═══ Stored data

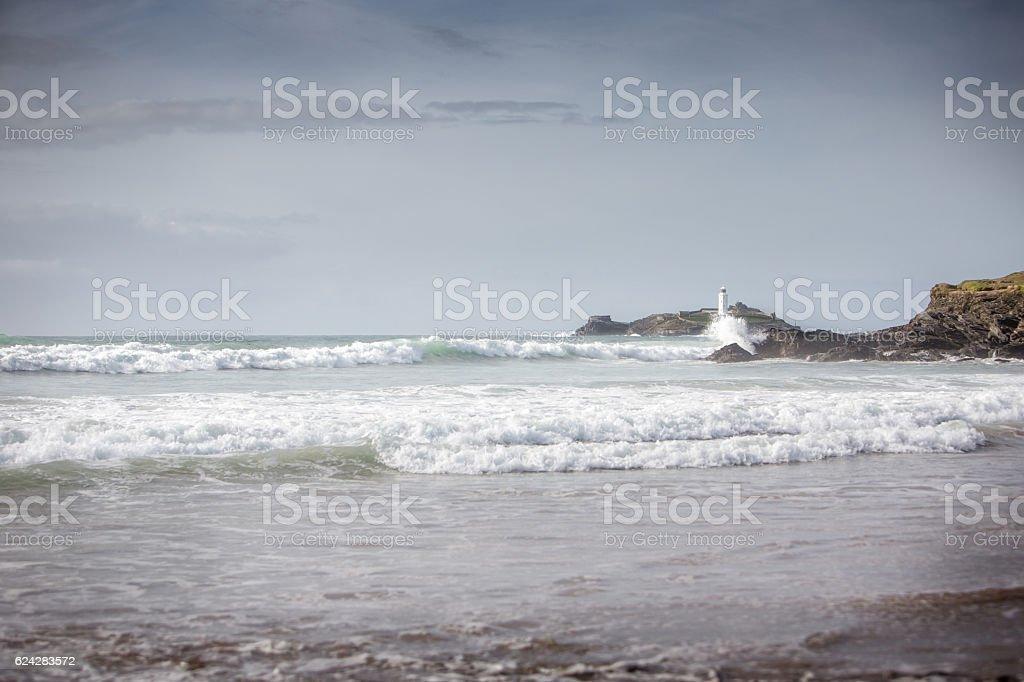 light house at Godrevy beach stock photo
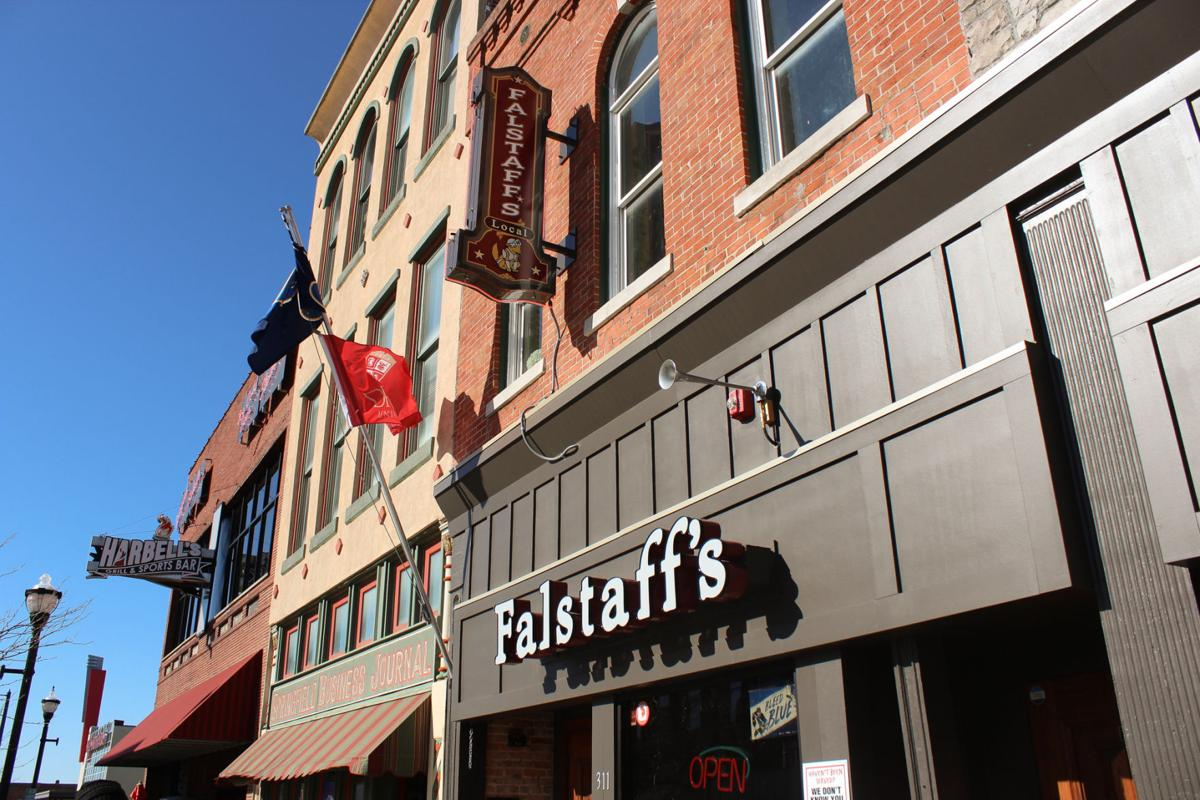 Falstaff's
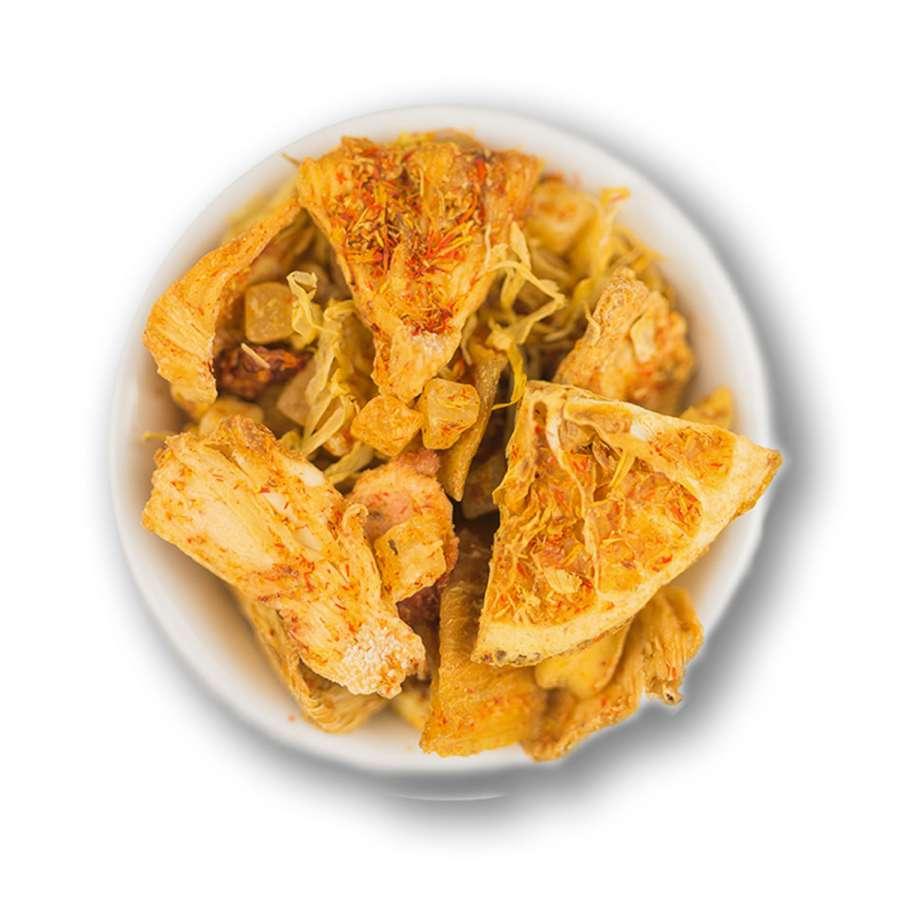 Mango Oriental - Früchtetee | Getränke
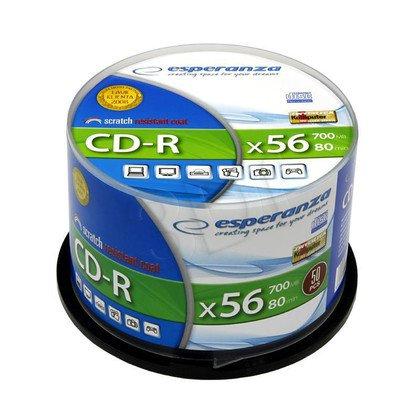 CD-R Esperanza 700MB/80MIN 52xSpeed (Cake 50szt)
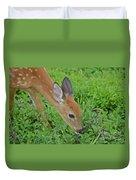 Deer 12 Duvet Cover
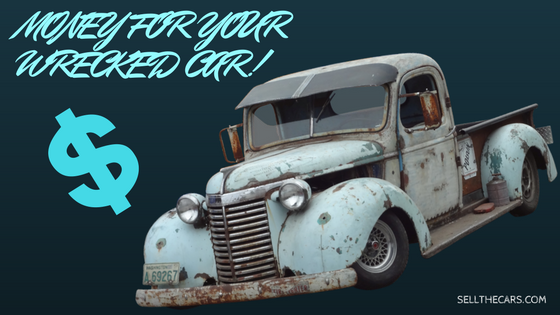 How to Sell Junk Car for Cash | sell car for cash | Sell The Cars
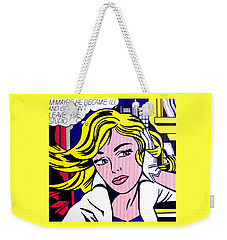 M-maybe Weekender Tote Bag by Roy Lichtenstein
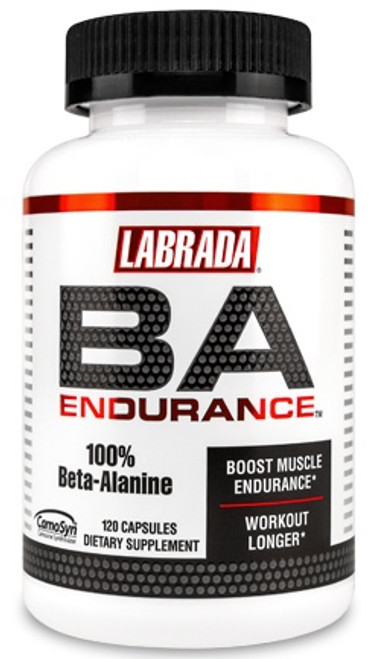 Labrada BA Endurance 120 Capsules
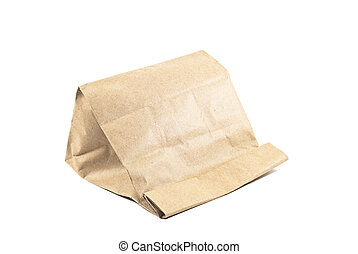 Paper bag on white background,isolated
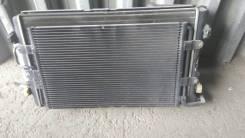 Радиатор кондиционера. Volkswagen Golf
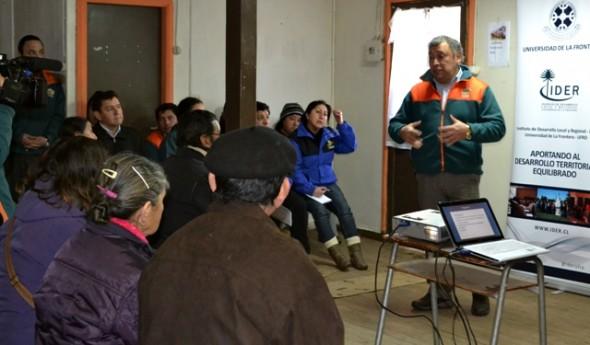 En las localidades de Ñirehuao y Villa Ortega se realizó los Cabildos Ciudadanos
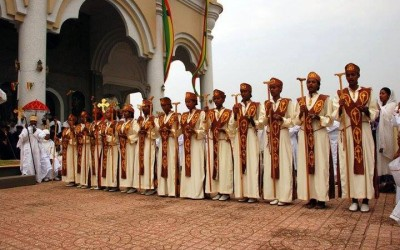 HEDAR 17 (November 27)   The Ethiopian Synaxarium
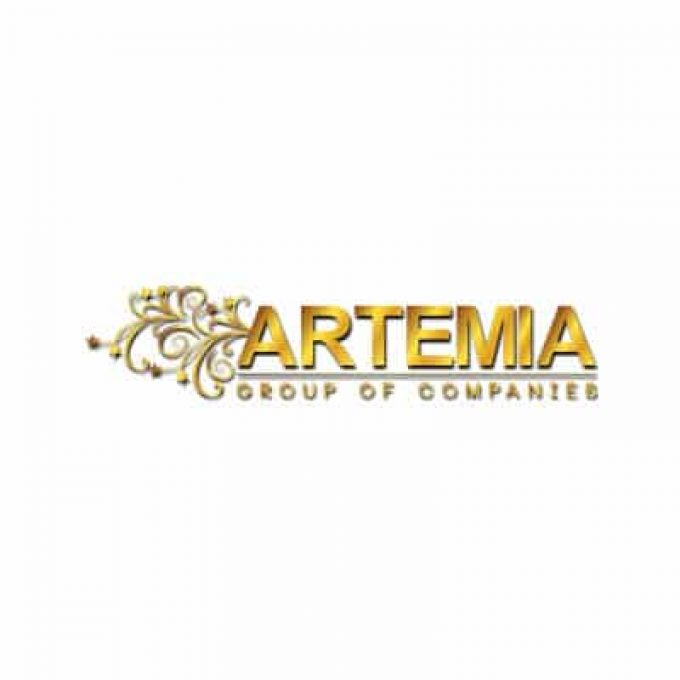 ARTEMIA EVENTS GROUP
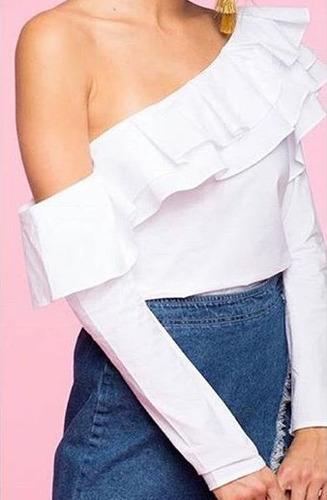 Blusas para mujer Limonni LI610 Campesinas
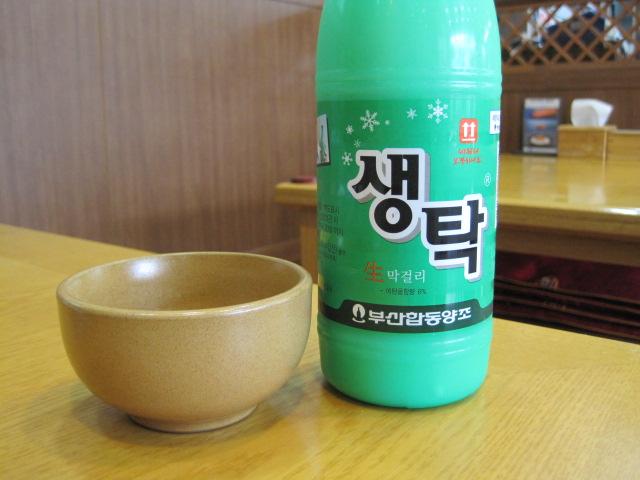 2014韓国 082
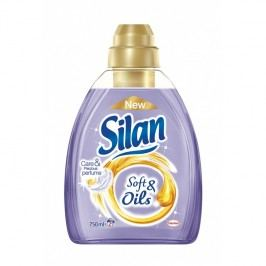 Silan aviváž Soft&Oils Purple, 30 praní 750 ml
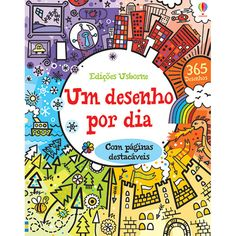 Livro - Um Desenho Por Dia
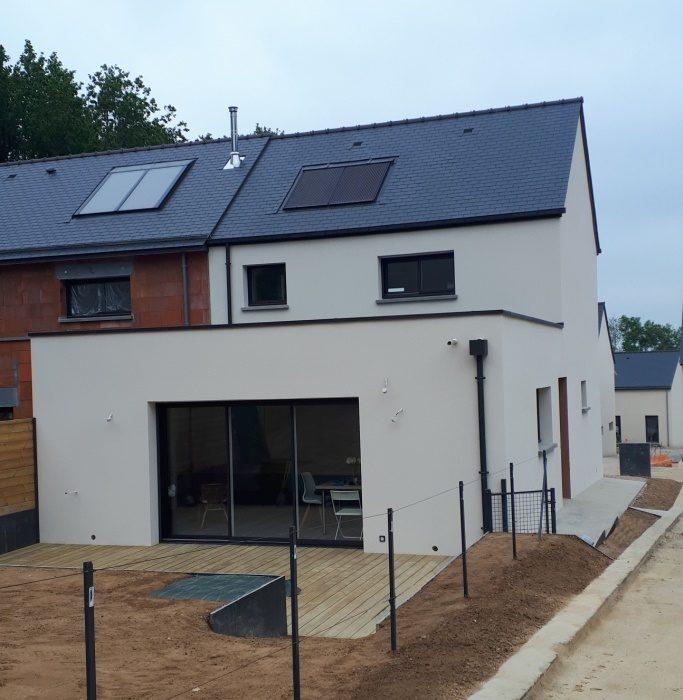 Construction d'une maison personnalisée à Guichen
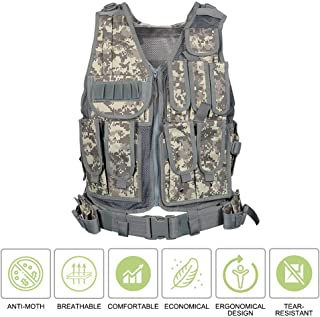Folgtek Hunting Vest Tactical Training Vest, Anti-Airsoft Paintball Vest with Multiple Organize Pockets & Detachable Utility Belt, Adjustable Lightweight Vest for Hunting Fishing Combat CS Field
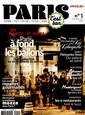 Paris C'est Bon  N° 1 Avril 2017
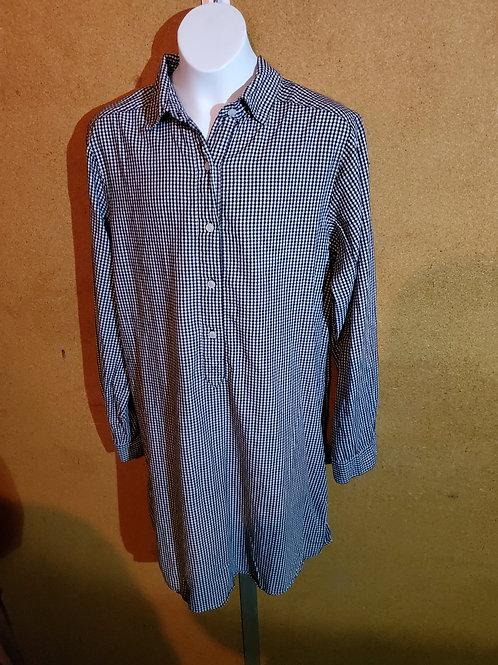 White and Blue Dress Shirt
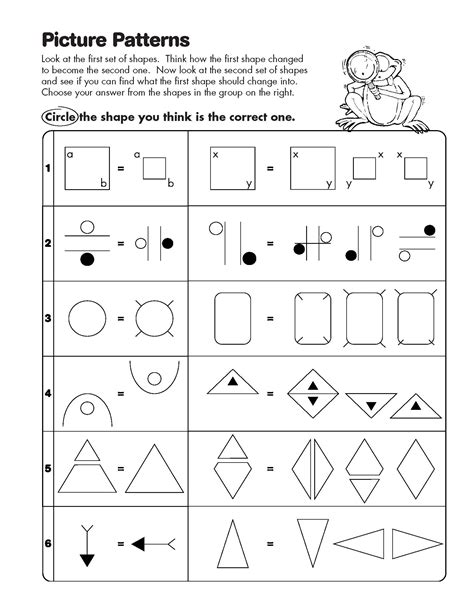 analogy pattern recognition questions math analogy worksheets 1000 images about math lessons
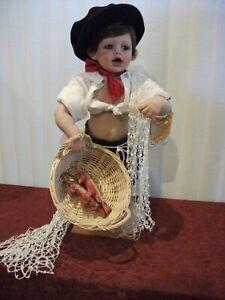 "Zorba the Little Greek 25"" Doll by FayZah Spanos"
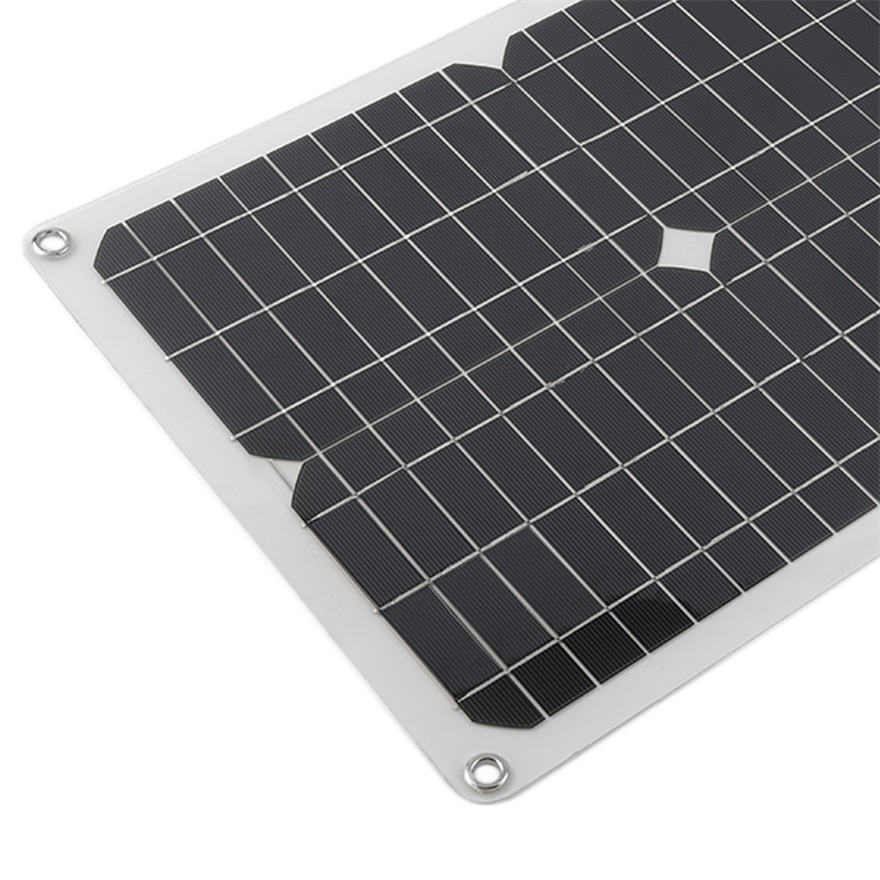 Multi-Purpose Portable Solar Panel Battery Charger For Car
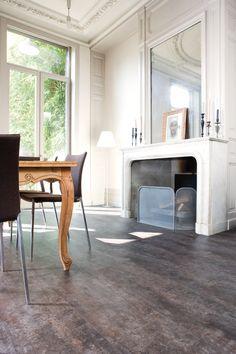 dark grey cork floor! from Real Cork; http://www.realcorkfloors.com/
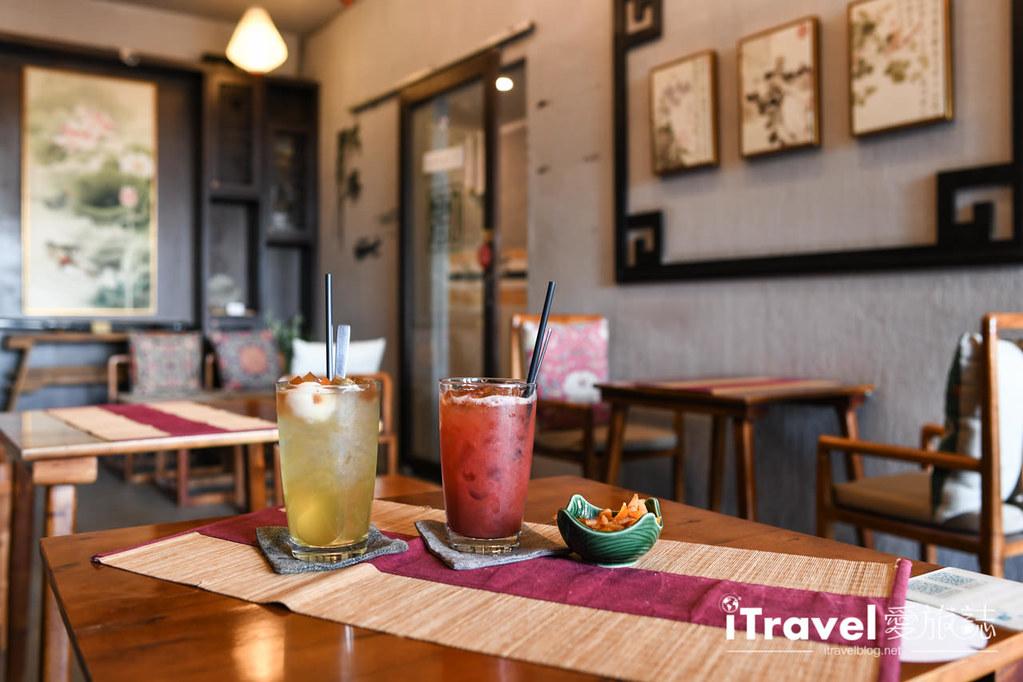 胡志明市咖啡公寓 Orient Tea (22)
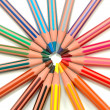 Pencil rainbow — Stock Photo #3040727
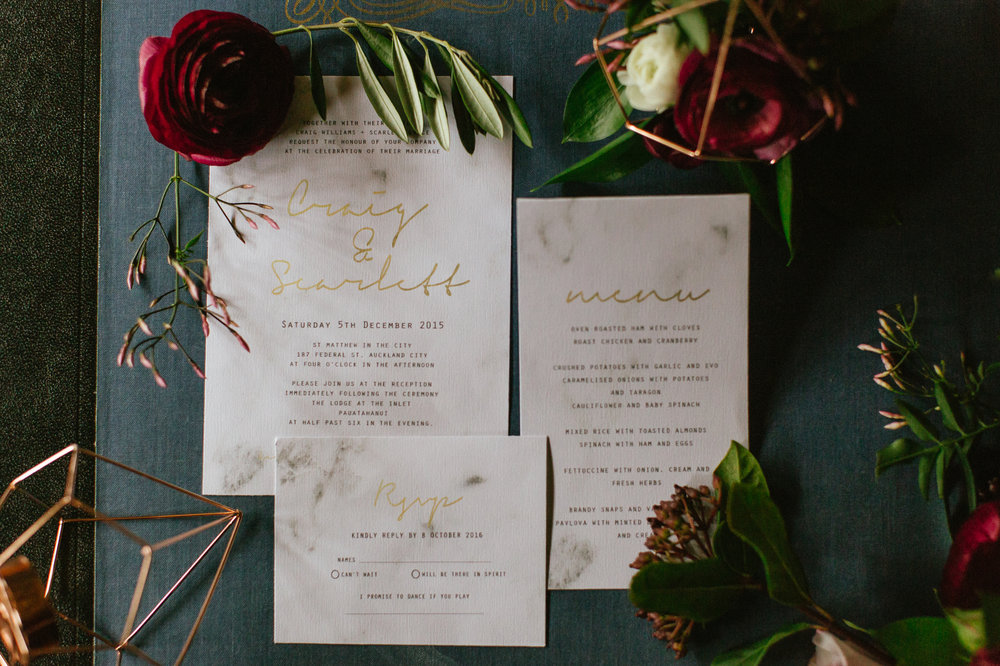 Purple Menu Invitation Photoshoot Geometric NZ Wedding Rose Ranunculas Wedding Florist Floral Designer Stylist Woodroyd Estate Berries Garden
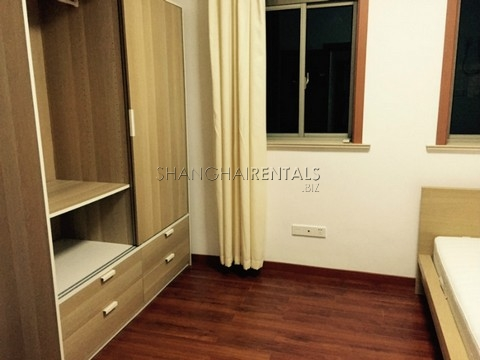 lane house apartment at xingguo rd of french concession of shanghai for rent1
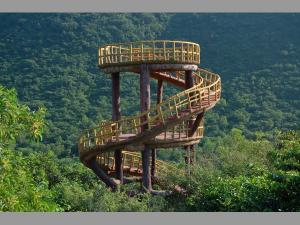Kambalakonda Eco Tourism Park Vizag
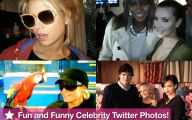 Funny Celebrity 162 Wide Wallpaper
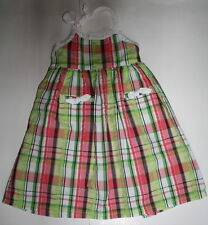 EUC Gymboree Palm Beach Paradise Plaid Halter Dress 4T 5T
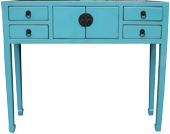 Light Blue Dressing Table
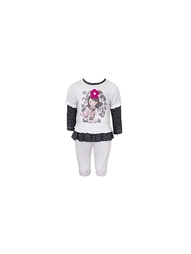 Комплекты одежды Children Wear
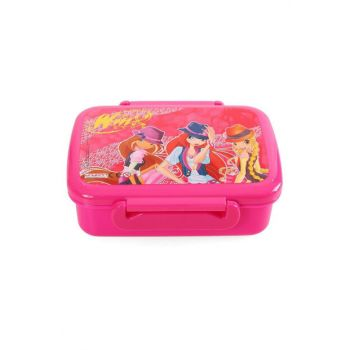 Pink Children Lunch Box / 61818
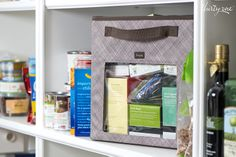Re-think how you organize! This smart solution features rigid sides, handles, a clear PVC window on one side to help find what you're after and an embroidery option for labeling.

══════

◆ Exercise:
An exact copy of the lines above from the one with "胡志明市咖啡公寓 Orient Tea (22)" up to and including the one with "Funny Celebrity 162 Wide Wallpaper" is required; reproduce only those lines, omitting all pictures.

◆ Output:
 胡志明市咖啡公寓 Orient Tea (22)
 Pencil rainbow — Stock Photo #3040727
 Purple Menu Invitation Photoshoot Geometric NZ Wedding Rose Ranunculas Wedding Florist Floral Designer Stylist Woodroyd Estate Berries Garden
 lane house apartment at xingguo rd of french concession of shanghai for rent1
Kambalakonda Eco Tourism Park Vizag
 Funny Celebrity 162 Wide Wallpaper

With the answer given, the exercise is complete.